Other than faster scaling at the start, I don’t believe it needs changes? The system works, and is applied in many, many applications

[edit] I read back the conversation, and I fail to see how you got so offended other than me disagreeing with you and offereing counter arguments and examples. @Ryan_Draves can you point out to me which parts of this conversation triggered you so much to start name calling?

RegularRyan · November 4, 2018, 6:35pm

Hey everyone,

Last week we released a change that would improve matchmaking by causing algos Elos to be closer together on average, and never more than 400 points away. We have not adjusted how we are calculating scores, only how we are making matches. I have not investigated this issue in detail, (just saw this thread now) but this behavior is reasonably in line with what I would expect.

Previously, algos would gain nearly no Elo when faced against another algo 400 points lower than it, and none at all at 500 points lower. This led to a dramatic slowdown in progress around 2000 Elo, as many matches were being played were these pointless matches with no points actually being exchanged. This was most noticable in that many top algos stayed on the board for weeks before falling, even when their creators introduced much better versions of those algos. Currently, I believe this is the reason algos were platued at 2000 points.

Elo is a measure of standard deviation of winrates. An algo with 2000 Elo should win 64% of the time against an algo of 1900 Elo, 74% of the time against an algo of 1800 Elo, 85% against 1700, and 91% of the time against a 1600 algo. We currently believe that the current state of the leaderboard does reflect this, but I will investigate on monday.

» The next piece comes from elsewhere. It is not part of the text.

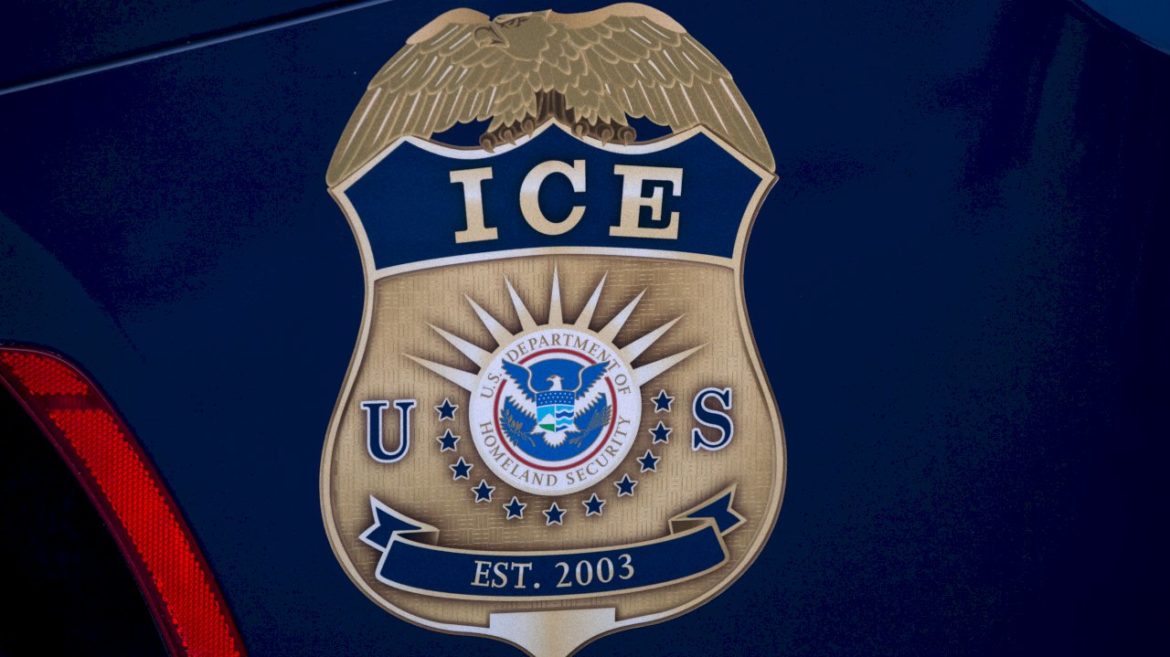 houston-church-employee-charged-with-posing-as-ice-agent-to-allegedly-extort-money-from-woman
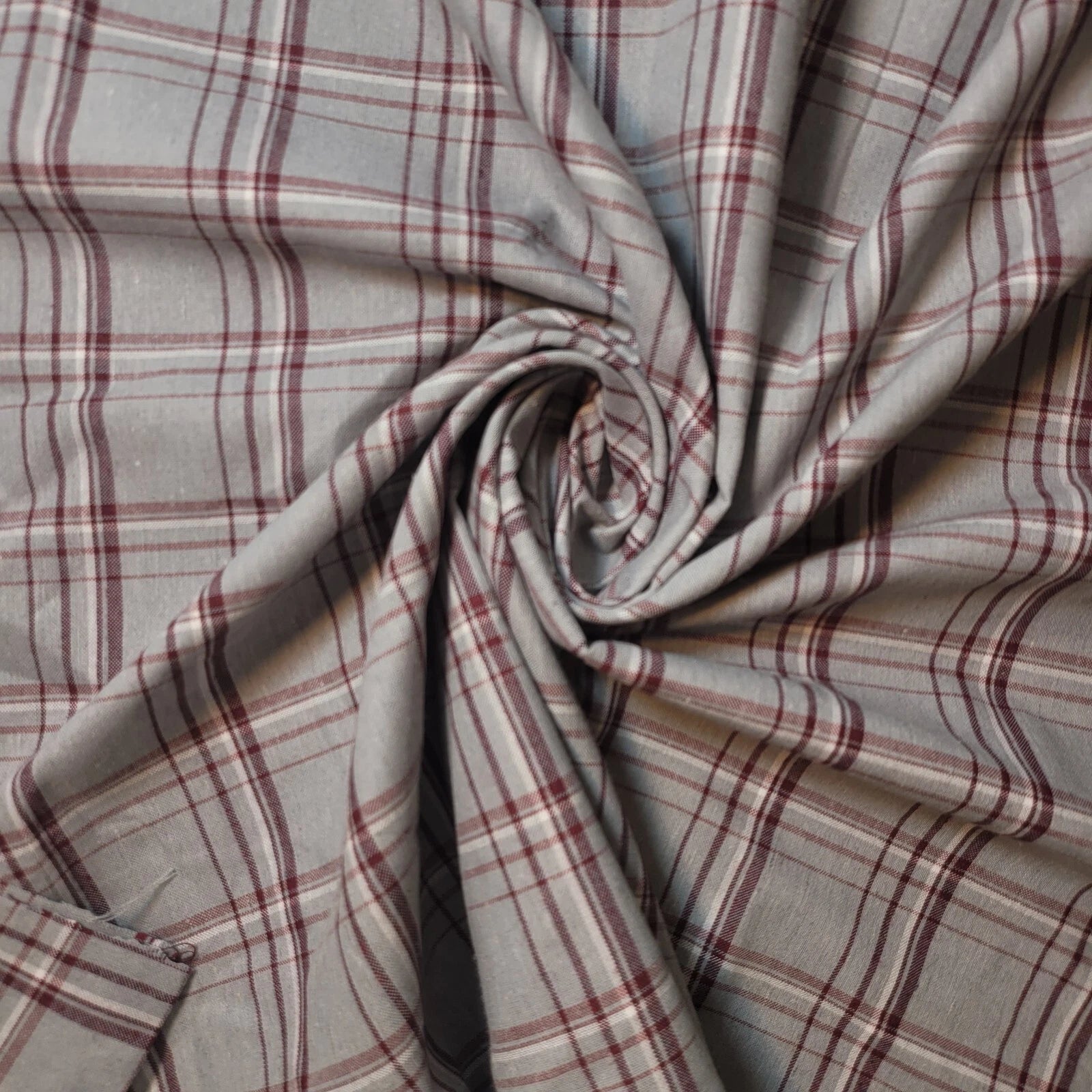 100% Cotton Tartan & Check Plaid Fabric | 58" (147cm) Wide Stripe Dressmaking, Quilting & Craft Material – Sold by the Metre  Silver Maroon Tartan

Note that the reason Elo is inflating at the bottom of the leaderboard is that there was an issue that was resolved pretty early on where more points were being lost than gained, leading to many algos dropping far lower than expected. These algos are now ‘self correcting’ back up to the appropriate level, and I expect the second lump in 8’s Terminal Leaderboard Elo Distribution chart to merge back into the first lump eventually.

There are some unique factors in our system, such as the frequency at which new players can enter, lose points, and then leave the system, and the fact that the ‘ceiling’ and ‘floor’ for algos is very far apart. What I mean by this is that for the Elo cap to reach, say, 3000, you need to have 2000 Elo players that nearly always beat average players, 2500 Elo players that almost always beat those, and 3000 Elo players that almost always beat those. I believe our leaderboard might reach the 3000 range, especially as top algos continue to improve.

We are working on systems that will help reach your correct Elo in a shorter amount of time. Next weeks changes should lead to more matches being played overall, and a higher % of total games being played by players over 1500.

There is a ton of discussion here, let me know if I missed any points of anything else needs to be adressed

876584635678890 · November 4, 2018, 8:27pm

@kkroep I have actually found some evidence that better algos have taken over in the data:

Since there was new data captured for Truth_of_Cthaeh, we can see that it has really remained at its spot and MazeRunner has risen nonetheless.

n-sanders · November 4, 2018, 8:28pm

Just to add a little more data:

NMFF is sitting at 2050 elo right now (after last two matches played being losses). So it’s seemed to stabilize in a 2k-2.1k band.

MazeRunner is a similar algo to NMFF but with 6 releases of development trying to address the weak spots of NMFF (with hopefully no regression ). The intermediate version were removed when MazeRunner went up, but NMFF got to stay since it was my top algo. So for a number of match-ups that NMFF loses, MazeRunner wins (and I’ve seen this behavior in the global competition). Therefore MazeRunner should have a higher elo ceiling than NMFF.

I don’t know what kind of ceiling MazeRunner will have, but it’s 17-2 over the last matches played (that’s all the history terminal makes available at the moment). It’s oldest match in the history was on 2018-11-03T15:17:53.636Z. If 8’s chart is in zulu, it had 2120 elo when it started it’s 17-2 run and is currently at 2235.

Edit for more data: the elo range of it’s opponents in the past 19 matches is 1717 - 2043.